Useful questions to ask your clinician include:

• “Will this scan change what you do in my treatment?”
• “Is there an alternative with less radiation, such as ultrasound or MRI?”
• “Do you have access to images from scans I’ve had recently?”
• “Can the dose be adjusted for my age and weight?”

Why the topic matters in the UK too

Although the study uses US data, the direction of travel is familiar in the UK: growing access to scanners, the marketing of private health-check packages, and pressure for rapid diagnosis.

Across both NHS and private services, patients’ imaging histories are not always easily shared between organisations. That can lead to unnecessary repeats-because earlier reports aren’t available, images can’t be accessed, or teams simply aren’t communicating.

Commissioners and NHS managers are also part of the equation. Fewer unnecessary scans mean better use of resources and, at the same time, lower population exposure to cumulative risk.

Terms worth a quick explanation

Computed tomography (CT): an imaging test that uses high-energy X-rays and computers to produce detailed cross-sectional images of the body.

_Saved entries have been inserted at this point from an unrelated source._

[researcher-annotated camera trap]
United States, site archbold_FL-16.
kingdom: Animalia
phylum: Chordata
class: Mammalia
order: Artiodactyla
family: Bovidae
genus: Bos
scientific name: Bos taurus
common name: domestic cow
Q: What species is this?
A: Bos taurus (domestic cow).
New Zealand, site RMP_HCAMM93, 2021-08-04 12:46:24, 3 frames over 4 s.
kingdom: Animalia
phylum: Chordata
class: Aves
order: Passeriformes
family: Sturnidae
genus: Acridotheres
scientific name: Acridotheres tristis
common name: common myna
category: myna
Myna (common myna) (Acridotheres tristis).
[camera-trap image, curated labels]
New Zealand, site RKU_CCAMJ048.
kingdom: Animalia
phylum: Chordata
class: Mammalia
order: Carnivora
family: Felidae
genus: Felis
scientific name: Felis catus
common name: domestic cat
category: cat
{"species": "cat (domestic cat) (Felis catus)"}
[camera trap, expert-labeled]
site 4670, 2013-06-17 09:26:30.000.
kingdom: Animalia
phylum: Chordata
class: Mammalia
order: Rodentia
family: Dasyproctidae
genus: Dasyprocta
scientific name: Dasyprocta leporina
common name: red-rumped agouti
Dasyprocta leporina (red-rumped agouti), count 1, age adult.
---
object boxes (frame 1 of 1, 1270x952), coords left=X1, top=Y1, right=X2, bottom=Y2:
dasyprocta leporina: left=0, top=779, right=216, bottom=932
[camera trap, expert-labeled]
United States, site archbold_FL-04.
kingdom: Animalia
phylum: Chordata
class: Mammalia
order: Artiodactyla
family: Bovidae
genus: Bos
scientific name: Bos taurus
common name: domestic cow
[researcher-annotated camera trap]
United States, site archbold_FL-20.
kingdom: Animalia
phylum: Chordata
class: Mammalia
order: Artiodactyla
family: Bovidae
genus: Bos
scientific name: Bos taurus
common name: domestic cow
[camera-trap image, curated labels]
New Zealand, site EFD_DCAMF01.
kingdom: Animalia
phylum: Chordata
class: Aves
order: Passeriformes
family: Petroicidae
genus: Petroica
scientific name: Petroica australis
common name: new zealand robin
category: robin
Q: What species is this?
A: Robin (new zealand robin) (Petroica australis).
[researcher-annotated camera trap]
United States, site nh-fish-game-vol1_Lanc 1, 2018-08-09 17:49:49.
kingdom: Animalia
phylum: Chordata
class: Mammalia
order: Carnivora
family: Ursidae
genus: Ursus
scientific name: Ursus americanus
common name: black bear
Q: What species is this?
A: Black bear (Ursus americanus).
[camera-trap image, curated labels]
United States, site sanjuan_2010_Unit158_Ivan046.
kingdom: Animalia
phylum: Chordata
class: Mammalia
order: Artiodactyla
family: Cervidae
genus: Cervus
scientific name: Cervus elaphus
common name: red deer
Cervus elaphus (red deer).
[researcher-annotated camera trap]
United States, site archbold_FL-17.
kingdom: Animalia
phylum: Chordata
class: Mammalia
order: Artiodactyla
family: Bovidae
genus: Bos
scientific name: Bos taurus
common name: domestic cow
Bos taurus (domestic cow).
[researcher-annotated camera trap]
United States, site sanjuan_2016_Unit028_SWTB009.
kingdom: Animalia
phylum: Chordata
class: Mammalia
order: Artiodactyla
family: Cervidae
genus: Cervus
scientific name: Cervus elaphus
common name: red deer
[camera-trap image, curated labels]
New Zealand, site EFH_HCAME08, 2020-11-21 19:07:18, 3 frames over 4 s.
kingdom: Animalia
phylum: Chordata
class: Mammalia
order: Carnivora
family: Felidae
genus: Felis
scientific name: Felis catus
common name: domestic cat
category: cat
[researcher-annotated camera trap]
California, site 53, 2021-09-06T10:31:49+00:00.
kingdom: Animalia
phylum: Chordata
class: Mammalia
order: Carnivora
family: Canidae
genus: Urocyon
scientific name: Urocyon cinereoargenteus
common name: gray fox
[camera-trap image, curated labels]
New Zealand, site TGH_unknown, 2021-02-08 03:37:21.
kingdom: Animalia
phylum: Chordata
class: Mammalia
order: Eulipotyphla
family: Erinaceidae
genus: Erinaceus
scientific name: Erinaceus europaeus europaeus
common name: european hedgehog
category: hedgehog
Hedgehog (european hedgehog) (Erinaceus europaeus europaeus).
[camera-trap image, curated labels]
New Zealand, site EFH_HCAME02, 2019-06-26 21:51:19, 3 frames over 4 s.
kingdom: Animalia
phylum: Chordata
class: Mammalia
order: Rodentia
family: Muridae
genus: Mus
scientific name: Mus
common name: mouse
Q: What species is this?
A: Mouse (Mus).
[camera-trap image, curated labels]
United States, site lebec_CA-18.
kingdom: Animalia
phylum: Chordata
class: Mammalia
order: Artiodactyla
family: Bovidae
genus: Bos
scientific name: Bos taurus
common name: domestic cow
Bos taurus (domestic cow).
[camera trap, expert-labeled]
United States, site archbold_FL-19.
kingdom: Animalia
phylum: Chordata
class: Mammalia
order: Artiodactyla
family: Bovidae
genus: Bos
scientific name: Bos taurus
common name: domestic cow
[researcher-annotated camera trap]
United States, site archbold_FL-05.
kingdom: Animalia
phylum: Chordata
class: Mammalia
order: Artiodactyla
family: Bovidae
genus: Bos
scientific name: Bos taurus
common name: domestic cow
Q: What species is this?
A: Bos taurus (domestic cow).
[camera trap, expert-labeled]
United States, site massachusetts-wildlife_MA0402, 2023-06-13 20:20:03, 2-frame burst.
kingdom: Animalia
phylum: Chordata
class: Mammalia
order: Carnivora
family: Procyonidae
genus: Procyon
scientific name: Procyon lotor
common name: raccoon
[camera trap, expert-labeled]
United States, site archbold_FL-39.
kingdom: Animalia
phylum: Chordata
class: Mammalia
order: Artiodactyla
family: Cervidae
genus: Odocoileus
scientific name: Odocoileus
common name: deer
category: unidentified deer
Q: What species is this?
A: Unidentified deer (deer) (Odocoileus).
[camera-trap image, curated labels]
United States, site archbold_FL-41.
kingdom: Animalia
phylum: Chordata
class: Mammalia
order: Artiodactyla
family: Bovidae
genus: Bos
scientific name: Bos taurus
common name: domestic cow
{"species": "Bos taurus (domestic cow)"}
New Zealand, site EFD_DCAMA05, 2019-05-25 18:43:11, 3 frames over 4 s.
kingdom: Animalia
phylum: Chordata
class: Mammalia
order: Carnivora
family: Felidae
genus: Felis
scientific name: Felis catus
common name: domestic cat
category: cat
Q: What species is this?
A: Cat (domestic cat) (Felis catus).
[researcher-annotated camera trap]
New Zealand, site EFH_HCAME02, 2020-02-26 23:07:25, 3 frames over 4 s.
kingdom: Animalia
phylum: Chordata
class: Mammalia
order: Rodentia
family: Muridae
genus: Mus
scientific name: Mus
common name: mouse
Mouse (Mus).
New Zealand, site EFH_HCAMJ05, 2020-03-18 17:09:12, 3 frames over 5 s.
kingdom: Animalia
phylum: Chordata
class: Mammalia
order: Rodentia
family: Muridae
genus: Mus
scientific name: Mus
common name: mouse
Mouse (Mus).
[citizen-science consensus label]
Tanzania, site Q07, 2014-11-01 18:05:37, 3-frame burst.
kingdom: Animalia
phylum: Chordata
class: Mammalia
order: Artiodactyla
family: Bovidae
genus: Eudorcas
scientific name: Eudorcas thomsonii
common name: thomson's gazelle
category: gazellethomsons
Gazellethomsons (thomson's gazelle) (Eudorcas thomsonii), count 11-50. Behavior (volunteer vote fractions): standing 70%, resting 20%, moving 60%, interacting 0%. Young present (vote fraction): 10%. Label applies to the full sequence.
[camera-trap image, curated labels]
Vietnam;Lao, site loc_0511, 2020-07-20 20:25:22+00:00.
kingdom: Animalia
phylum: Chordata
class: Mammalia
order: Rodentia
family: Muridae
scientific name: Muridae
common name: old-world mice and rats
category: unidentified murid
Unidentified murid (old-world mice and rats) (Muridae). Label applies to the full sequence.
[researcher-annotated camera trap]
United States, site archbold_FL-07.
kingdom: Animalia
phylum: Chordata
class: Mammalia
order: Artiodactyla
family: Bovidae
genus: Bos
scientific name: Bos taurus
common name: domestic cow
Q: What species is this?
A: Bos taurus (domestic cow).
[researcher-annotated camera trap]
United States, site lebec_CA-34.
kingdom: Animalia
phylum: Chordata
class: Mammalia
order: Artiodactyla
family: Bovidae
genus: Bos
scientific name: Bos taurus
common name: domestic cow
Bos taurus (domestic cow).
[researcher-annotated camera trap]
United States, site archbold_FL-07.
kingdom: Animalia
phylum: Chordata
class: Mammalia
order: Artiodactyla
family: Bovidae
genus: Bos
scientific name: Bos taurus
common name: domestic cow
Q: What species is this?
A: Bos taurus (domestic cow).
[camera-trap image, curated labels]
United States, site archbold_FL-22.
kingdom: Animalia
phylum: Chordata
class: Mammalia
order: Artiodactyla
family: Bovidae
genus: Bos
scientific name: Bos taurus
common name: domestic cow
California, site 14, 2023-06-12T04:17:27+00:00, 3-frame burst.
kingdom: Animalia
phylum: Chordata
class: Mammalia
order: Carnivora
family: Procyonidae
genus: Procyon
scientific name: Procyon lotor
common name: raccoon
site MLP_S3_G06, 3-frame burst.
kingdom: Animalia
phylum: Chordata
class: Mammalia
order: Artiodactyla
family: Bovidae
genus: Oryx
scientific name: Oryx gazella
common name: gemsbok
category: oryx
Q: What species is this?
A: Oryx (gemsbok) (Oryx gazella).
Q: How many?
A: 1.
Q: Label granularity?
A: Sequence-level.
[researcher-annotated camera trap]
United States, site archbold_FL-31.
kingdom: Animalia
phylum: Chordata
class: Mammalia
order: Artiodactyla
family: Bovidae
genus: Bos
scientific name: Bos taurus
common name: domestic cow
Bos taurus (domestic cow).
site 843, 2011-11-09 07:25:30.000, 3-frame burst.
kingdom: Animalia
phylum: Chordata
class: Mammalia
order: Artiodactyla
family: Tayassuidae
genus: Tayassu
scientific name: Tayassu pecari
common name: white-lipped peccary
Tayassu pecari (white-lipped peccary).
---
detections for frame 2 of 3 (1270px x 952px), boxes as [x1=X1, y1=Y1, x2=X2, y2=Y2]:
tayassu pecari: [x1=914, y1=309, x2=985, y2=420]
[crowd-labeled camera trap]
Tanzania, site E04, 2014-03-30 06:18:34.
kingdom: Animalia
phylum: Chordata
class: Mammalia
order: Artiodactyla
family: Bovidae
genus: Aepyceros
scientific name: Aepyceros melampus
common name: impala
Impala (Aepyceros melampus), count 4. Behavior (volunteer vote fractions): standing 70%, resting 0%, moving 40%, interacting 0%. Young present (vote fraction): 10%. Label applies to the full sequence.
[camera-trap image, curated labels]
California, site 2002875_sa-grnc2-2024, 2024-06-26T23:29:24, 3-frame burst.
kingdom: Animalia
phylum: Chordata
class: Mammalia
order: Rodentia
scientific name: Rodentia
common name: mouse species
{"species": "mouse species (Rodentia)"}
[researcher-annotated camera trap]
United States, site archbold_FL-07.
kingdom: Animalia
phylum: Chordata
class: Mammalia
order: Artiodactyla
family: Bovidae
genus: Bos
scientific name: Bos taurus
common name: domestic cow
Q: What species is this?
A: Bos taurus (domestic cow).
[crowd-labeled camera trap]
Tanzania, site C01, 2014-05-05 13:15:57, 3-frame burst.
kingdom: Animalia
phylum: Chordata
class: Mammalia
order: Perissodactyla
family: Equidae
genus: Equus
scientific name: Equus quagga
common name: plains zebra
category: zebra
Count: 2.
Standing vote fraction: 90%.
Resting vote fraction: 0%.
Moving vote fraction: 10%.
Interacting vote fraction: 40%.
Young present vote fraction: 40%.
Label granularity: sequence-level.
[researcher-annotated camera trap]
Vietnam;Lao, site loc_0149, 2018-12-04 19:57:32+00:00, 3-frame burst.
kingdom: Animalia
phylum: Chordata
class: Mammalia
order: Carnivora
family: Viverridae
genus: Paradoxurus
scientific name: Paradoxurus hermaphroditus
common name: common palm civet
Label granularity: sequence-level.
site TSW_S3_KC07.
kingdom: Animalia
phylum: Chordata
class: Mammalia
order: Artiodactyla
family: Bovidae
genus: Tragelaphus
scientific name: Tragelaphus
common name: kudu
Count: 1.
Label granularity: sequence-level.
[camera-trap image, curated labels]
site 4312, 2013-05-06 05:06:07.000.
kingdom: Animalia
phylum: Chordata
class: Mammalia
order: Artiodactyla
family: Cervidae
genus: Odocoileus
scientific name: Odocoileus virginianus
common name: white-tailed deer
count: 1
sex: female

Ionising radiation: radiation that can remove electrons from atoms and molecules. This can damage DNA and, in some cases, contribute to tumour formation.

Cumulative dose: the total radiation received across multiple tests over a lifetime. A single scan usually carries a very low risk, but repeated scans over time can increase the probability of harm.

Practical scenarios: when the risk is worth it-and when it deserves debate

Imagine someone with severe chest pain, shortness of breath and suspected pulmonary embolism. A contrast CT pulmonary angiogram is close to the standard approach. Without it, a clinician could miss the diagnosis, fail to prescribe anticoagulation, or even proceed to unnecessary procedures. The future cancer risk associated with that scan is likely small compared with the immediate danger.

Now consider a healthy young adult having an annual check-up with a “package” of tests including a whole-body CT scan, without any specific symptoms. In that context, the balance shifts: the concrete benefit is debatable, and the unnecessary radiation exposure repeats year after year.

Between these extremes are grey areas: non-specific chronic pain, dizziness, minor head knocks in children. This is exactly where stricter protocols-and good communication between clinician, radiologist and patient-can help prevent overuse.